As the great philosophers Wu-Tang Clan once said, "Cash Rules Everything Around Me".
Once you buy a gaming console, you know that is not a one-off investment.
Much like running a car or a gym membership, there are recurring monthly costs to get the most out of your new purchase.
In the era of Netflix allowing you to access the latest blockbuster at the touch of a button, on-demand choice is no longer a flight of fancy, it is now what consumers expect.
In this regard, PlayStation is off-tempo.
The Xbox Game Pass offers players a revolving door of first-party and third-party titles, from the latest triple-AAA titles, or owing to Xbox's focus on backwards compatibility, players can check out the 'Gears Of War' franchise.
To say that PlayStation doesn't offer a similar service is being disingenuous as they offer PlayStation Now to consumers, and while that particular service predates Game Pass by a full 2 years, it has nowhere near the level of ubiquity the Xbox contemporary possesses.
PlayStation Now faces a problem in comparison to Game Pass however: when users avail of a game on the service, it is streamed to the console which of course requires a strong internet connection.
By Irish standards, most Irish internet connections, or those in rural areas, aren't able to avail of the high-speed internet that is required to play a game as was originally intended.
In action-heavy games like 2016's 'Doom' where precise and quick timing is key, any latency issues are detrimental to the experience.
With Games Pass, players can download the entire game onto their console which eliminates the latency issues.
By contrast, 2020's 'Doom Eternal' is currently available on Xbox Game Pass, and being able to avail of a blockbuster title as part of a subscription service is an inspired move on Microsoft's part.
PlayStation Now is certainly an admirable attempt, but Sony persisting with a service that a good chunk of their audience simply can't use is a strange choice.
'Rainbow Six Extraction' launched on Game Pass day-and-date with its traditional retail release, the peerless 'Hitman' reboot trilogy just got added to the service, and Microsoft said they will add Activision titles to the service as part of its blockbuster takeover deal.
Recent PlayStation Plus offerings have been, in a word, crap, and if Sony wishes to keep the lead they presently have over Microsoft, they need to act quickly.

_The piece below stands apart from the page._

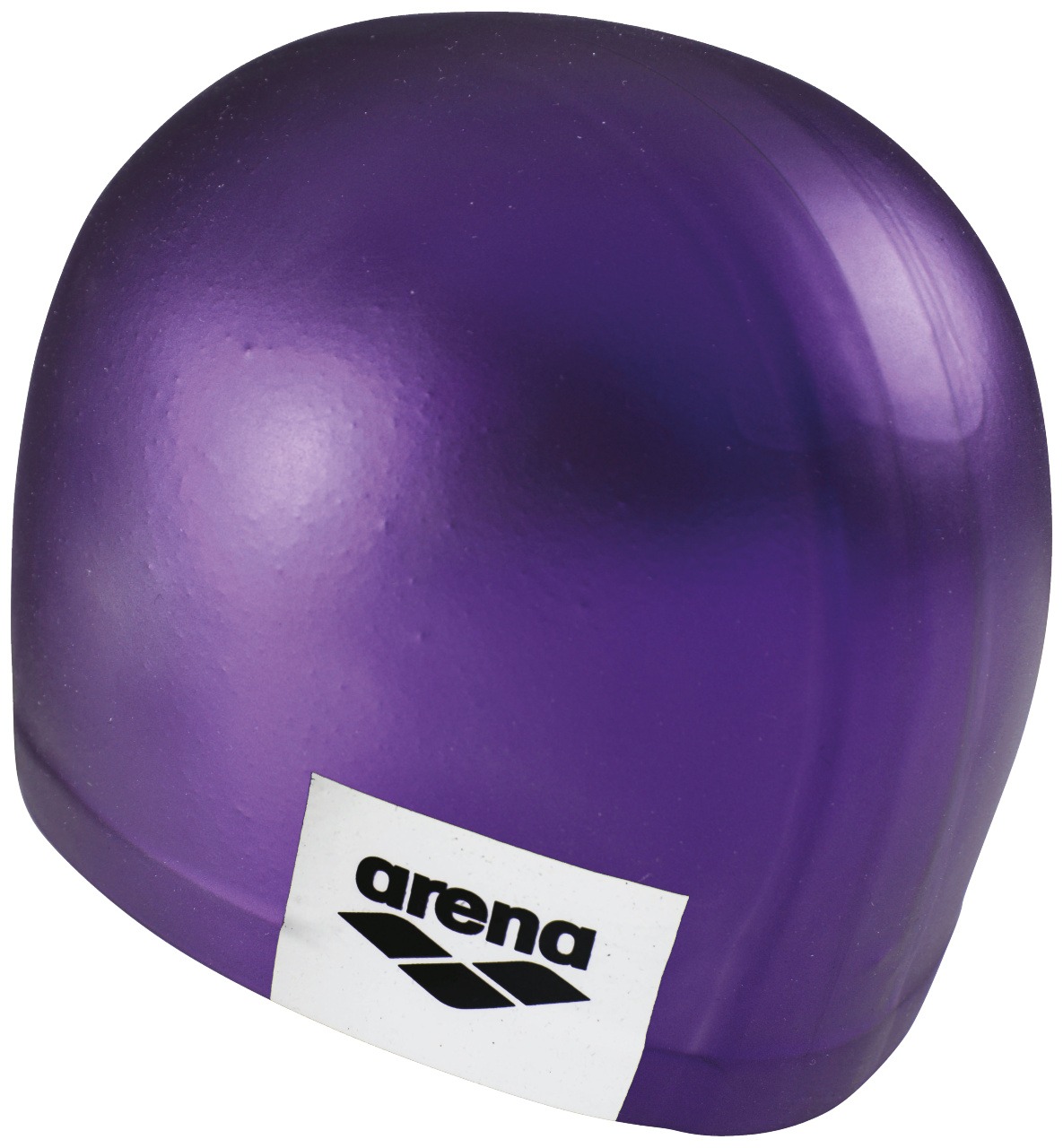 ARENA CUFFIA NUOTO UNISEX LOGO MOULDED VIOLA cuffia silicone arena viola con logo laterale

Microsoft's approach of embracing backwards compatibility and offering a wide range of first-party and third-party hits on a relatively cheap subscription service has made the Xbox the console of choice for those who are serious about their gaming.
PlayStation has built-in brand awareness and the strong emphasis on first-person titles was a key factor in the last console generation, but Xbox is actively presenting itself as a credible alternative and the console of choice for gamers.
At this stage, PlayStation has more to lose by not launching a counterpart to Game Pass.
If Sony were to put a game on the scale of 'Horizon: Forbidden West' or the upcoming 'Gran Turismo' game on the service on day one, it would become the hottest ticket in gaming.
'Halo Infinite' has shown remarkable staying power since its launch, becoming the most talked-about and buzzed entry in the series since 2007's 'Halo 3', and we suspect this is in large part due to the game being readily available on Game Pass.
There are some kinks to work out with this model of course, from a financial standpoint Sony would make more money selling a game at retail price rather than part of a streaming service, but if enough people were to sign up to the service just to play the blockbuster on day one that would ultimately negate the deficit.
With Microsoft potentially hosting Bethesda and Activision games under one roof by the end of the year, and in this instance, their hit titles available on Game Pass, PlayStation's time at the top is looking precarious.
This complacency that its core audience would buy whatever is the attitude that led to the emergence of Xbox to begin with - PlayStation can't make the same mistake by taking its audience for granted twice.
If the console wars are escalating, it is not in PlayStation's best interests to shy away; it needs to double down.